Yes, thanks for asking. Though I have to resist the word “project” for just a moment. I try very hard not to write projects. I hope to write poems, wherever they come from, for whatever purpose, and I am grateful when that process of discovery takes me far from any projected aim. I read so many poems, and books of poems, that merely seem to be projects, where each poem goes about filling in the predictable blanks of that project. I read such project-books, and often find a handful of good poems and lots and lots of filler. Projects come from the need to please agents or satisfy editors or marketing managers, or most awfully to be able to compete for grants and professional opportunities. I fear sometimes that university administrators, and grant-givers, can’t or won’t really engage issues of aesthetic value or make aesthetic determinations; it’s far easier to judge theme and subject matter, easier for them to convert beauty into mere quantitative data.

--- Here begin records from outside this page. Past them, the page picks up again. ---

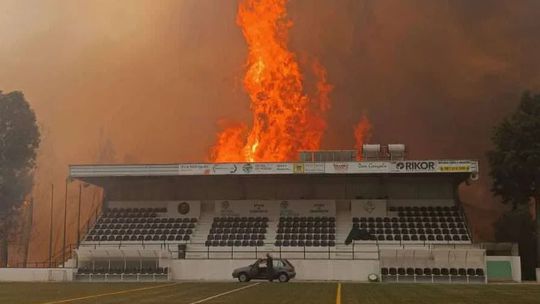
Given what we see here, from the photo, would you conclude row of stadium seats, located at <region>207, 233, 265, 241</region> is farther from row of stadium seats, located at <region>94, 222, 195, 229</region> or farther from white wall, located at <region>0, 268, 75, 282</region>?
white wall, located at <region>0, 268, 75, 282</region>

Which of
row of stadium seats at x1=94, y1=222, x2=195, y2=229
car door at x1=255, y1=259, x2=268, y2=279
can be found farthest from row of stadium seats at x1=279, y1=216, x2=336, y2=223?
car door at x1=255, y1=259, x2=268, y2=279

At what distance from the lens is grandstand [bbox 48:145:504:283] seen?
146ft

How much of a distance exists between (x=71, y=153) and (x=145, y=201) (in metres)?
38.7

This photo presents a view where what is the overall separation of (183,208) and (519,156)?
28.1m

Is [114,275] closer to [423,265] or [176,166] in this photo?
[176,166]

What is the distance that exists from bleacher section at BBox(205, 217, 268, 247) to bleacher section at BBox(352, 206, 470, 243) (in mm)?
7768

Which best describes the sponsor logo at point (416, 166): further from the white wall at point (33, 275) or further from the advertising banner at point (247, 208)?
the white wall at point (33, 275)

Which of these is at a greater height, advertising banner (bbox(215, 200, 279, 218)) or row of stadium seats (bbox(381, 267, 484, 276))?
advertising banner (bbox(215, 200, 279, 218))

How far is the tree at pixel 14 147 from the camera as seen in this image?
184 feet

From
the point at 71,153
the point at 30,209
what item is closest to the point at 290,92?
the point at 30,209

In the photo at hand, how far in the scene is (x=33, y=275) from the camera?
43062mm

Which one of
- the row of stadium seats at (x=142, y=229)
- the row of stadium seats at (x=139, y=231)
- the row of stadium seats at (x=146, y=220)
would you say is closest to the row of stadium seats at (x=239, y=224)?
the row of stadium seats at (x=142, y=229)

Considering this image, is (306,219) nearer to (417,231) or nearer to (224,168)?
(224,168)

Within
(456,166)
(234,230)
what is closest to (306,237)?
(234,230)
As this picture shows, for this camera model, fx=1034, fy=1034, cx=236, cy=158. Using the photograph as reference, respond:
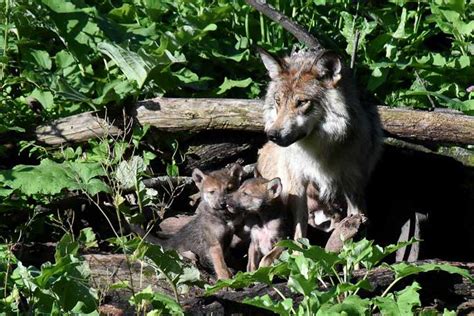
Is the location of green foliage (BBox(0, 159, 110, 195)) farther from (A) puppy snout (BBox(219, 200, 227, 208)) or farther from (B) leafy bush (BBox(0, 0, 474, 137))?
(A) puppy snout (BBox(219, 200, 227, 208))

I am always working on poems and, often, on prose about poetry. I am pleased to say I have a new book of poetry, Scavenger Loop, forthcoming in April from W. W. Norton. The book is, among many things, my way of participating in the eco-poetic imperative, though I did not intend that focus while I wrote most of the poems. We talked about nature above. Some of the poems in this book are explicit complaints, political or social indictments of corporations, villages, individual people (including myself). I am excited about the book, though it has taken me a long time to achieve; it follows closely on the heels of my new book of essays, Show Me Your Environment: Essays on Poetry, Poems, and Poets (Michigan, 2014). Some of these pieces also investigate the environmental and ecological.

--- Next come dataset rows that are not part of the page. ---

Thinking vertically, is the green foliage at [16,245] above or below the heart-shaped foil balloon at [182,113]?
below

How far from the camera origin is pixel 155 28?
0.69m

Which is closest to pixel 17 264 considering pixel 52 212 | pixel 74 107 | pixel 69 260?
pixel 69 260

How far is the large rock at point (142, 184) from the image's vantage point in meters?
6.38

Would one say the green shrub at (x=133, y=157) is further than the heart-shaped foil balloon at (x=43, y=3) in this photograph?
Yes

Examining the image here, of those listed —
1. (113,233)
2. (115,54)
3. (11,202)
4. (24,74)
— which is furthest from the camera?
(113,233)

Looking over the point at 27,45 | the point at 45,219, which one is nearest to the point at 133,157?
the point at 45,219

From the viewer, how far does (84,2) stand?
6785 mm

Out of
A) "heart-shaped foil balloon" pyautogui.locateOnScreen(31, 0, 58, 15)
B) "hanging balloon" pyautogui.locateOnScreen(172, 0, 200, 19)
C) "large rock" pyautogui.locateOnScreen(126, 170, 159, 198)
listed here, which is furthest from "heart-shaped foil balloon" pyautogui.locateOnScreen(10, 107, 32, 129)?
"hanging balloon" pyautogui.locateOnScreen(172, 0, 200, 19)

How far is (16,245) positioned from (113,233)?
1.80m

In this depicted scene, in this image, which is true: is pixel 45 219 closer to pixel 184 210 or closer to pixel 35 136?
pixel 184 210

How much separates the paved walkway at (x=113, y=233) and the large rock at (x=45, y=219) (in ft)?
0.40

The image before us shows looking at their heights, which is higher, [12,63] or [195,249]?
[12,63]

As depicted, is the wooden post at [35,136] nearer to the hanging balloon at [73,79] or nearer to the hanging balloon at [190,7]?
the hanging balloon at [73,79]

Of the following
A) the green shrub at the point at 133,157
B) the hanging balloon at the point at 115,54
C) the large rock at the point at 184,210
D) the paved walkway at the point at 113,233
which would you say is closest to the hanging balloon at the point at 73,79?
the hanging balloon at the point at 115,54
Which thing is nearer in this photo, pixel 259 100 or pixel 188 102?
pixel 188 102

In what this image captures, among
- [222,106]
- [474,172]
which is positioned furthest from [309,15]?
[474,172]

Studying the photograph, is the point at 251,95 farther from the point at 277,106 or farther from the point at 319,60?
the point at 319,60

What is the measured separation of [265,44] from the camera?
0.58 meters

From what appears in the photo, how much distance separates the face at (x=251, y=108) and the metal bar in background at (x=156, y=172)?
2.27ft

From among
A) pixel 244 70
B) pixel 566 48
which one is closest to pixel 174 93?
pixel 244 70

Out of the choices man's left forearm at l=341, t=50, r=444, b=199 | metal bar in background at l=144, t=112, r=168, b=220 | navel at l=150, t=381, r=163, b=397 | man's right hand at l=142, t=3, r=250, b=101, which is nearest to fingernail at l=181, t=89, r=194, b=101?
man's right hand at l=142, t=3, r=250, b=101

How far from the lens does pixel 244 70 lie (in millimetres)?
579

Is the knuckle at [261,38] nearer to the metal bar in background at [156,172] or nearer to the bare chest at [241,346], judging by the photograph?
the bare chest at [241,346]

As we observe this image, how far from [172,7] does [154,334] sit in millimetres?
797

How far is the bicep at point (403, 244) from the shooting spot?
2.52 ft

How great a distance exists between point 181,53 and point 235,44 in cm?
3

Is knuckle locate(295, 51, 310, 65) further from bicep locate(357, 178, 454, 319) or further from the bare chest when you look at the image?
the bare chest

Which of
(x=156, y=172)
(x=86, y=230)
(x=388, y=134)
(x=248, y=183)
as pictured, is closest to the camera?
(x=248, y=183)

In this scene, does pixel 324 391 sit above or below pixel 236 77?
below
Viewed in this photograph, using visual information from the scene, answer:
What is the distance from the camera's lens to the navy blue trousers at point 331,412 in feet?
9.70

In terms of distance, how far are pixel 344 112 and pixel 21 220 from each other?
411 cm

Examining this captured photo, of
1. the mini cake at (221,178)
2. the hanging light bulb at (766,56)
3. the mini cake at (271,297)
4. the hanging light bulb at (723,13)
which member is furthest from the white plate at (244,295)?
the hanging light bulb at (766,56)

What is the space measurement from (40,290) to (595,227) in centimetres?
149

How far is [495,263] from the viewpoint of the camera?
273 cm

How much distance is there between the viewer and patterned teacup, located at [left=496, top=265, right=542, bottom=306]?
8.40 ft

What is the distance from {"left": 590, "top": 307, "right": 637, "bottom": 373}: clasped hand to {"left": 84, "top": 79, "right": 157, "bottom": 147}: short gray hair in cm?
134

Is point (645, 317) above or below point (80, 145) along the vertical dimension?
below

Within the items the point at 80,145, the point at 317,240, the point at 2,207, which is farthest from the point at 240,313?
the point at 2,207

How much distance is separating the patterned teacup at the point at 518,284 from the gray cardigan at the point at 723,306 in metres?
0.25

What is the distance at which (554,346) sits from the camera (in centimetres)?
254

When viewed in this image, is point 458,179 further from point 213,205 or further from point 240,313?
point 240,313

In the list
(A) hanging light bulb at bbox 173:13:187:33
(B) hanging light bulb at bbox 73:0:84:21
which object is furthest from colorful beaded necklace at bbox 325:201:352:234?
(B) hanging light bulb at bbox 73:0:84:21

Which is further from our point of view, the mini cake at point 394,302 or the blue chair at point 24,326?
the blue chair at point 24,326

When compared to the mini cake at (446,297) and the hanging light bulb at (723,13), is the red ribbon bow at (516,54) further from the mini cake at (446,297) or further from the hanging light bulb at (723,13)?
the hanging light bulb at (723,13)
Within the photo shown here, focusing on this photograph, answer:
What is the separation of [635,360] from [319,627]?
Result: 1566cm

And finally I am really excited about another long “project.” After two years of work, I have gathered a large group of poems from twenty-one poets to appear in a special issue of my magazine, The Kenyon Review, next May. I have just finished the introductory essay. This feature is called “Nature’s Nature” and presents a wide array of nature poems by some very established and some just-emerging poets. Some are explicitly political, some are not, though all make use of the “natural.” The point is to look at what we mean when we indicate the natural in poetry, what the natural is, how we use it, abuse it, refer to it, defer to it. What is nature? What is not?
I am really excited about these three publications together. I hope some wonderful reader/s will notice these as a kind of group. I’m also working these days with a very exciting new-music quintet, River Song, one of whose members has composed a long piece based on “Scavenger Loop,” and we’ve performed it once at the Poetry Foundation in Chicago and have plans for more such performances. See? I get to be in a band again.

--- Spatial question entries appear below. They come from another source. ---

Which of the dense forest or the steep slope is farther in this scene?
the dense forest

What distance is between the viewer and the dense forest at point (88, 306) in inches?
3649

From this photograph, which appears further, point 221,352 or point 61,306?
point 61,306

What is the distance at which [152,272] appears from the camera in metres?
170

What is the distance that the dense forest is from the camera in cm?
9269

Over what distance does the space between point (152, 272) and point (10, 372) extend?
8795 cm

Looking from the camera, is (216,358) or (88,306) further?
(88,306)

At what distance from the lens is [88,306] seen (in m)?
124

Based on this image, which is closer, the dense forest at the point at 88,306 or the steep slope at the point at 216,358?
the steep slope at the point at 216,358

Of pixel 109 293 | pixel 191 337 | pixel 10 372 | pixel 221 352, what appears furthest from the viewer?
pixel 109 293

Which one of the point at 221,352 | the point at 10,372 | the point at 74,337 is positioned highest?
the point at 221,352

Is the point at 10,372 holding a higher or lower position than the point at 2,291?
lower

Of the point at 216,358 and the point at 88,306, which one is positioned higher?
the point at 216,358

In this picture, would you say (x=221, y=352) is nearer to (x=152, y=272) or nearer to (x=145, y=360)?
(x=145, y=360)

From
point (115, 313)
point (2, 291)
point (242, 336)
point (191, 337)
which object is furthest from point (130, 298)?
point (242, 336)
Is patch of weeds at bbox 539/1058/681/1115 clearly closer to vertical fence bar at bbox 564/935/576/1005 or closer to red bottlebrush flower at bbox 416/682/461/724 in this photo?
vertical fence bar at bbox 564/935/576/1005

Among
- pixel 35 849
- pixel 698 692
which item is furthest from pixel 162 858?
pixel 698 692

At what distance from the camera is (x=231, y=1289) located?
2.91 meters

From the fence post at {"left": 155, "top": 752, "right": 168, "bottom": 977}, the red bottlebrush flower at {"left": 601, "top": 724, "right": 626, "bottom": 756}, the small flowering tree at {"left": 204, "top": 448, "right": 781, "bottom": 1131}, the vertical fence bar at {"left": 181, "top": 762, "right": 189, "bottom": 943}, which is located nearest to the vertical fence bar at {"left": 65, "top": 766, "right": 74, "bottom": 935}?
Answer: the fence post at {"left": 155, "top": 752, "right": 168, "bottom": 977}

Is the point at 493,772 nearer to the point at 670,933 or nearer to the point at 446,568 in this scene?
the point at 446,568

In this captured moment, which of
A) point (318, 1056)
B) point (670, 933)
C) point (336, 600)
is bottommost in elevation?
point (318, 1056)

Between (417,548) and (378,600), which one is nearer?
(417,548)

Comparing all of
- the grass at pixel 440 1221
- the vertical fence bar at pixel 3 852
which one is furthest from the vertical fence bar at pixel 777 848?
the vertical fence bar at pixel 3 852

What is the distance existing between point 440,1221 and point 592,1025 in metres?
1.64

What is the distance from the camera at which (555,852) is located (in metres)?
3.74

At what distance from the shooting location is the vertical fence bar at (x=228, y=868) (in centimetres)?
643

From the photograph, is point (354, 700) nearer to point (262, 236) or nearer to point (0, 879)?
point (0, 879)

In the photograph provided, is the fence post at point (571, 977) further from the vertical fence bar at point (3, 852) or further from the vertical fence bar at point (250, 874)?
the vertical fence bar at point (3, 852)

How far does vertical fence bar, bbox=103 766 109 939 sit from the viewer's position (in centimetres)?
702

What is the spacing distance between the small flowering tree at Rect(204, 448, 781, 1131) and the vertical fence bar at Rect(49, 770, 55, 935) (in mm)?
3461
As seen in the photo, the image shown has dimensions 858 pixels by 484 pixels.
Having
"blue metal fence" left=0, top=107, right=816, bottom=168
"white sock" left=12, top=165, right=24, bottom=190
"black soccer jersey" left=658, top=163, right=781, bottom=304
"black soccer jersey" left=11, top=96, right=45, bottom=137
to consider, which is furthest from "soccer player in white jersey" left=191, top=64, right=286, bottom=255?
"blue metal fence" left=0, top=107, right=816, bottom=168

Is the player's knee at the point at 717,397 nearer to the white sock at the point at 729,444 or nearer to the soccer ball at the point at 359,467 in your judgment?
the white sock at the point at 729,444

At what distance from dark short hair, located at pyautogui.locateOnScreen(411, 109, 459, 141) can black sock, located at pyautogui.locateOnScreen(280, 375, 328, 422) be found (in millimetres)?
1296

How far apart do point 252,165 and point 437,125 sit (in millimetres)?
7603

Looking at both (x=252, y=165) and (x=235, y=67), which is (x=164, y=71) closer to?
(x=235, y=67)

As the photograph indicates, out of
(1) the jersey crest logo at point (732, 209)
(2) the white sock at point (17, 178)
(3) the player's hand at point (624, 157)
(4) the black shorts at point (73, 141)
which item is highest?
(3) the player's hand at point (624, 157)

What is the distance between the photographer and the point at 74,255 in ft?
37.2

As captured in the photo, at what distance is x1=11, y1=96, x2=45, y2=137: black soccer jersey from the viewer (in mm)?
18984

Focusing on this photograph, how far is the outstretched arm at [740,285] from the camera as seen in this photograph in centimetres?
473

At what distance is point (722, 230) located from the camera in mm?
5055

How does that work depart from your previous writing?
I have edited poetry for more than thirty years, but this will be my largest single Kenyon Review edited feature. I rarely edit or arrange KR poetry for subject matter, but in this case the figure of “nature poetry” is the point itself.
I have written four previous prose books about poetry. Show Me Your Environment permits me to look at several individual poets whom I’ve loved for ages—Dickinson and Moore, Whitman and Keats, for instance—as well as to write in some of the essays in a considerably more personal way. A few of these essays are likely the closest I will ever come to memoir, a form I tend more and more to distrust.
And Scavenger Loop is, I hope, my best. So far. It contains my longest poem ever—nearly thirty pages, the title poem—and some of my shortest; some of my most fractured or partial with some of my most formally rigorous. With all the variation, I hope they are identifiably mine. I tend to be less interested, finally, in departures than in deepenings and discoveries.